Kanavas continues to err when he says that no one knew anything about the plan. Healthy Wisconsin was modeled on something called the Wisconsin Health Plan, which had been circulated for two years prior, scored by the Legislative Fiscal Bureau, and studied by the Lewin Group (not to mention that it was also supported by then-State Rep. Curt Gielow, a Republican). Republicans like Kanavas offered a lot of misinformation about the plan then, certainly, to make it seem more confusing than it was, but it was not an unknown.

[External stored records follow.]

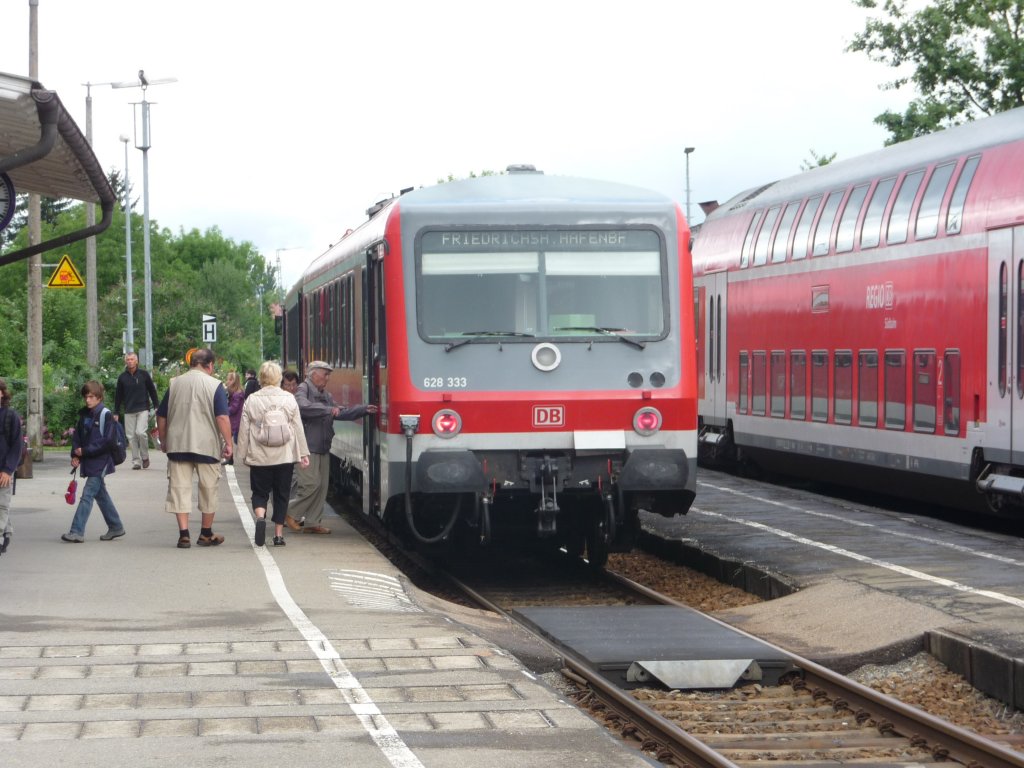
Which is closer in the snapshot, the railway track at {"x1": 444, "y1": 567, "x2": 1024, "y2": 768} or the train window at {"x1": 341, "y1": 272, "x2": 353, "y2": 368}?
the railway track at {"x1": 444, "y1": 567, "x2": 1024, "y2": 768}

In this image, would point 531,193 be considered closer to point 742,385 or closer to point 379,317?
point 379,317

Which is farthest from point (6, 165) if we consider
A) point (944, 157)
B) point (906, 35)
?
point (906, 35)

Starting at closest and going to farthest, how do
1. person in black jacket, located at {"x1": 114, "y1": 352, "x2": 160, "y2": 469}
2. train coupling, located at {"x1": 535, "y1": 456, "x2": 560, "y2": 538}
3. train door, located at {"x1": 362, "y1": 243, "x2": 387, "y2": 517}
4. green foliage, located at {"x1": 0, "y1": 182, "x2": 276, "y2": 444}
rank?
train coupling, located at {"x1": 535, "y1": 456, "x2": 560, "y2": 538}
train door, located at {"x1": 362, "y1": 243, "x2": 387, "y2": 517}
person in black jacket, located at {"x1": 114, "y1": 352, "x2": 160, "y2": 469}
green foliage, located at {"x1": 0, "y1": 182, "x2": 276, "y2": 444}

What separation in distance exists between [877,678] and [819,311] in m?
11.7

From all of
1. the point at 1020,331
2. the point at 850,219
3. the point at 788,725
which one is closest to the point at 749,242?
the point at 850,219

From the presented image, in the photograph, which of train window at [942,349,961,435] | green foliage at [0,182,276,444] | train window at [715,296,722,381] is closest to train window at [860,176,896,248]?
train window at [942,349,961,435]

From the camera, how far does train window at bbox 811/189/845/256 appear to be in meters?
22.3

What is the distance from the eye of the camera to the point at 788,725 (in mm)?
9586

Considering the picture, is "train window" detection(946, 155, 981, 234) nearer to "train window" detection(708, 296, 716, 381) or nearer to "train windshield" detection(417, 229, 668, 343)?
"train windshield" detection(417, 229, 668, 343)

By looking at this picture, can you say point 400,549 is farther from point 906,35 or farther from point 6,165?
point 906,35

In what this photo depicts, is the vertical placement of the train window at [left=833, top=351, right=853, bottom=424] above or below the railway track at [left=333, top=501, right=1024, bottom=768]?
above

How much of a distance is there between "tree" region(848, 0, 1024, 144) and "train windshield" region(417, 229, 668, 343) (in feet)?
75.0

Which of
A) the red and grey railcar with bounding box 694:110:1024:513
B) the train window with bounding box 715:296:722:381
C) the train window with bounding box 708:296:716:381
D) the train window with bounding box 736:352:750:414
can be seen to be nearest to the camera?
the red and grey railcar with bounding box 694:110:1024:513

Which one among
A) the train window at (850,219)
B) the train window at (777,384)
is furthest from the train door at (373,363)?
the train window at (777,384)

Healthy Wisconsin, for those of you who don't remember it, was a plan that took the burden of health insurance out of the hands of employers. It was paid for by a tax on businesses and individuals that was pretty significantly less than the average cost at the time. People would have a variety of plans run by private insurance companies to choose from (paying additional premiums for anything more than the standard plan) and the whole thing was managed by the state. If that sounds familiar to you, you might know this as the way the state currently offers insurance to its own employees. (At the time, I found it deliciously ironic that the same people who complained daily about the Cadillac benefits given to government employees were those most ferociously opposed to a plan that gave everyone access to those same benefits.) This is nothing like what is currently being considered in Congress, despite Kanavas's attempts to claim that it is so.
Their plan would have implemented a tax on Wisconsin business to pay for a government-run health care model. Much like the plan being tossed around in Washington, the Senate Democrats would place your health care decisions in the hands of bureaucrats. Luckily for us, Republicans, who controlled the State Assembly at the time, were able to purge the plan from the budget.
Three more sentences from Kanavas, three more falsehoods. First, a lie of omission: As I noted above, the plan was financed not merely by a tax on business, but also a tax on individuals, and premiums charged to individuals opting in to more expensive plans (plus some significant copays and deductibles). Also omitted is what I noted above--the tax was far lower than the average cost of providing health care was. For most businesses, that would have been a cost savings. In addition, there were likely to be property tax savings, as well, as local governments moved onto the cheaper plan. Second, neither Healthy Wisconsin nor the proposals in Congress puts any decision in the hands of bureaucrats in any government agency; Healthy Wisconsin, like the current state benefits plan, offers employees a range of different plans with different levels of care run through traditional insurance companies, not the state equivalent of a death panel. Third, it was not Assembly Republicans who "purged" Healthy Wisconsin from the budget; Senate Democrats traded it away for Republican support for BadgerCare Plus and other health initiatives.

The rest of Kanavas's post consists of variations on these same things: "socialized health plan," "government-run model," "government should be involved in your health care decisions," "the socialist dream," and so on (plus repeated problems using the possessive apostrophe). He does also include the well-debunked notion that a plan like Healthy Wisconsin would draw freaks and freeloaders here for free health care--Christian Schneider's legacy lives on.

So, large or small, state senator or Congressman, the Wisconsin GOP is perfectly willing, it seems, to shell out the lies, distortions, and scare tactics in the name of stopping health policy reform. It's sad, really, that Wisconsin, as the birthplace of the party of Lincoln, should be home to so many who do such a disservice to the memory of Honest Abe.